**Exercise directions**
Would you give the entries below again in full, exactly as they stand?

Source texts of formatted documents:
========================================================================

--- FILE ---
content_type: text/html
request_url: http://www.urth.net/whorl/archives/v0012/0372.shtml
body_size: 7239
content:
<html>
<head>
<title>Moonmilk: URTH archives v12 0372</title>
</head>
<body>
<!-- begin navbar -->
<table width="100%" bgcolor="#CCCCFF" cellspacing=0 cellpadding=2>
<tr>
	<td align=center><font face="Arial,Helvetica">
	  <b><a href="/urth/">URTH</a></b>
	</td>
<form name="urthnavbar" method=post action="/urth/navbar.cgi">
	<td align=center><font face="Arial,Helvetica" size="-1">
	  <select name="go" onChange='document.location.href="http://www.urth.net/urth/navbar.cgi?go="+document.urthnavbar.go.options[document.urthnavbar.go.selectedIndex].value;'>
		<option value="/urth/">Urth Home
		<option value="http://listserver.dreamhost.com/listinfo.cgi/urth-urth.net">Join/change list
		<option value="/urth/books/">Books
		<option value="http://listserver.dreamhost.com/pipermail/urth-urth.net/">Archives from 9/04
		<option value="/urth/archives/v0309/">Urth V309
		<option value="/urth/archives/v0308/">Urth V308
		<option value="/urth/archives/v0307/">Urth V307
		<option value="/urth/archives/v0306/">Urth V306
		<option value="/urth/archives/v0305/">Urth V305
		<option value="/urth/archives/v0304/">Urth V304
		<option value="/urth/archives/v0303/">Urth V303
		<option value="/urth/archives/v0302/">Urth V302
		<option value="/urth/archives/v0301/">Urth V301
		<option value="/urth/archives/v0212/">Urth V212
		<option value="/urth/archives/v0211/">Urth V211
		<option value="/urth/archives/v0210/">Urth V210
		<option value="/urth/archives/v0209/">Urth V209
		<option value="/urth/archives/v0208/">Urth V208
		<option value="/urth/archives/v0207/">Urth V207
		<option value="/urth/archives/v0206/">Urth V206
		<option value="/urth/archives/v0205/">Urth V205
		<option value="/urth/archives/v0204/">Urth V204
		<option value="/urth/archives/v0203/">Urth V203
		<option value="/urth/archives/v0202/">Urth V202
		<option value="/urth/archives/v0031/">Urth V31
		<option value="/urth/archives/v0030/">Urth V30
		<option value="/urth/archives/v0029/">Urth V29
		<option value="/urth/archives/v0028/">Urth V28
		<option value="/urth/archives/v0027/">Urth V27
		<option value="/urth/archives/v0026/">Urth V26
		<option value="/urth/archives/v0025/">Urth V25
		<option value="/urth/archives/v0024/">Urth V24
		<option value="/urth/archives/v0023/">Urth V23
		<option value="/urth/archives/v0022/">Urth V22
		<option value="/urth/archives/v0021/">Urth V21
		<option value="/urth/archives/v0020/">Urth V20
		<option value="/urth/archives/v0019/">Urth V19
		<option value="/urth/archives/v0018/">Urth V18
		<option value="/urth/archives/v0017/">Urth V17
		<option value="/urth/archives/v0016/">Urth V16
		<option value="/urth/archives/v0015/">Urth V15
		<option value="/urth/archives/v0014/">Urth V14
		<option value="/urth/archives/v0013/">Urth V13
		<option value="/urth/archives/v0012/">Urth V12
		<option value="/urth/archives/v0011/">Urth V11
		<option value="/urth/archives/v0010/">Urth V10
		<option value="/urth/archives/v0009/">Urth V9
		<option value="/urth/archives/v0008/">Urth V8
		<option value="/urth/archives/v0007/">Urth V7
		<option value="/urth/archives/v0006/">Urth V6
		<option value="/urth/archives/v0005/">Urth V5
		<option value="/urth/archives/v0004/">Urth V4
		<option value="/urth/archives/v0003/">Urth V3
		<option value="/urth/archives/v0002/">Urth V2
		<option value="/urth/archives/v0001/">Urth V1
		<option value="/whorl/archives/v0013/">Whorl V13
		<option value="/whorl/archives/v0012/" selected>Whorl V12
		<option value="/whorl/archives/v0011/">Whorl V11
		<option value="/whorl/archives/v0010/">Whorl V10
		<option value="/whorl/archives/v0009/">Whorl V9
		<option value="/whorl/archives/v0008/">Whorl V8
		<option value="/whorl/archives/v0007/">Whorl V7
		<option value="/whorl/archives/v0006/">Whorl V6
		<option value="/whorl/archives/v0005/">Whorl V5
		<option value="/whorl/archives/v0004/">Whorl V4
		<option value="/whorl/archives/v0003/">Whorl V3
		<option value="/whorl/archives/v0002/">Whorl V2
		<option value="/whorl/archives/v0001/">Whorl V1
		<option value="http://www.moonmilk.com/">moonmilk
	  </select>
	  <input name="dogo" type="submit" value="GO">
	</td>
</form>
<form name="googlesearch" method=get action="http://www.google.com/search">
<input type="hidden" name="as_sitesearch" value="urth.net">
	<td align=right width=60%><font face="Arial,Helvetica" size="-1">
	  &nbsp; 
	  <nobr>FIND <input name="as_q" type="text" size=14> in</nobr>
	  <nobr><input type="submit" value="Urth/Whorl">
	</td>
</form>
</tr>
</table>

========================================================================

**Response for this exercise**
--- FILE ---
content_type: text/html
request_url: http://www.urth.net/whorl/archives/v0012/0372.shtml
body_size: 7239
content:
<html>
<head>
<title>Moonmilk: URTH archives v12 0372</title>
</head>
<body>
<!-- begin navbar -->
<table width="100%" bgcolor="#CCCCFF" cellspacing=0 cellpadding=2>
<tr>
	<td align=center><font face="Arial,Helvetica">
	  <b><a href="/urth/">URTH</a></b>
	</td>
<form name="urthnavbar" method=post action="/urth/navbar.cgi">
	<td align=center><font face="Arial,Helvetica" size="-1">
	  <select name="go" onChange='document.location.href="http://www.urth.net/urth/navbar.cgi?go="+document.urthnavbar.go.options[document.urthnavbar.go.selectedIndex].value;'>
		<option value="/urth/">Urth Home
		<option value="http://listserver.dreamhost.com/listinfo.cgi/urth-urth.net">Join/change list
		<option value="/urth/books/">Books
		<option value="http://listserver.dreamhost.com/pipermail/urth-urth.net/">Archives from 9/04
		<option value="/urth/archives/v0309/">Urth V309
		<option value="/urth/archives/v0308/">Urth V308
		<option value="/urth/archives/v0307/">Urth V307
		<option value="/urth/archives/v0306/">Urth V306
		<option value="/urth/archives/v0305/">Urth V305
		<option value="/urth/archives/v0304/">Urth V304
		<option value="/urth/archives/v0303/">Urth V303
		<option value="/urth/archives/v0302/">Urth V302
		<option value="/urth/archives/v0301/">Urth V301
		<option value="/urth/archives/v0212/">Urth V212
		<option value="/urth/archives/v0211/">Urth V211
		<option value="/urth/archives/v0210/">Urth V210
		<option value="/urth/archives/v0209/">Urth V209
		<option value="/urth/archives/v0208/">Urth V208
		<option value="/urth/archives/v0207/">Urth V207
		<option value="/urth/archives/v0206/">Urth V206
		<option value="/urth/archives/v0205/">Urth V205
		<option value="/urth/archives/v0204/">Urth V204
		<option value="/urth/archives/v0203/">Urth V203
		<option value="/urth/archives/v0202/">Urth V202
		<option value="/urth/archives/v0031/">Urth V31
		<option value="/urth/archives/v0030/">Urth V30
		<option value="/urth/archives/v0029/">Urth V29
		<option value="/urth/archives/v0028/">Urth V28
		<option value="/urth/archives/v0027/">Urth V27
		<option value="/urth/archives/v0026/">Urth V26
		<option value="/urth/archives/v0025/">Urth V25
		<option value="/urth/archives/v0024/">Urth V24
		<option value="/urth/archives/v0023/">Urth V23
		<option value="/urth/archives/v0022/">Urth V22
		<option value="/urth/archives/v0021/">Urth V21
		<option value="/urth/archives/v0020/">Urth V20
		<option value="/urth/archives/v0019/">Urth V19
		<option value="/urth/archives/v0018/">Urth V18
		<option value="/urth/archives/v0017/">Urth V17
		<option value="/urth/archives/v0016/">Urth V16
		<option value="/urth/archives/v0015/">Urth V15
		<option value="/urth/archives/v0014/">Urth V14
		<option value="/urth/archives/v0013/">Urth V13
		<option value="/urth/archives/v0012/">Urth V12
		<option value="/urth/archives/v0011/">Urth V11
		<option value="/urth/archives/v0010/">Urth V10
		<option value="/urth/archives/v0009/">Urth V9
		<option value="/urth/archives/v0008/">Urth V8
		<option value="/urth/archives/v0007/">Urth V7
		<option value="/urth/archives/v0006/">Urth V6
		<option value="/urth/archives/v0005/">Urth V5
		<option value="/urth/archives/v0004/">Urth V4
		<option value="/urth/archives/v0003/">Urth V3
		<option value="/urth/archives/v0002/">Urth V2
		<option value="/urth/archives/v0001/">Urth V1
		<option value="/whorl/archives/v0013/">Whorl V13
		<option value="/whorl/archives/v0012/" selected>Whorl V12
		<option value="/whorl/archives/v0011/">Whorl V11
		<option value="/whorl/archives/v0010/">Whorl V10
		<option value="/whorl/archives/v0009/">Whorl V9
		<option value="/whorl/archives/v0008/">Whorl V8
		<option value="/whorl/archives/v0007/">Whorl V7
		<option value="/whorl/archives/v0006/">Whorl V6
		<option value="/whorl/archives/v0005/">Whorl V5
		<option value="/whorl/archives/v0004/">Whorl V4
		<option value="/whorl/archives/v0003/">Whorl V3
		<option value="/whorl/archives/v0002/">Whorl V2
		<option value="/whorl/archives/v0001/">Whorl V1
		<option value="http://www.moonmilk.com/">moonmilk
	  </select>
	  <input name="dogo" type="submit" value="GO">
	</td>
</form>
<form name="googlesearch" method=get action="http://www.google.com/search">
<input type="hidden" name="as_sitesearch" value="urth.net">
	<td align=right width=60%><font face="Arial,Helvetica" size="-1">
	  &nbsp; 
	  <nobr>FIND <input name="as_q" type="text" size=14> in</nobr>
	  <nobr><input type="submit" value="Urth/Whorl">
	</td>
</form>
</tr>
</table>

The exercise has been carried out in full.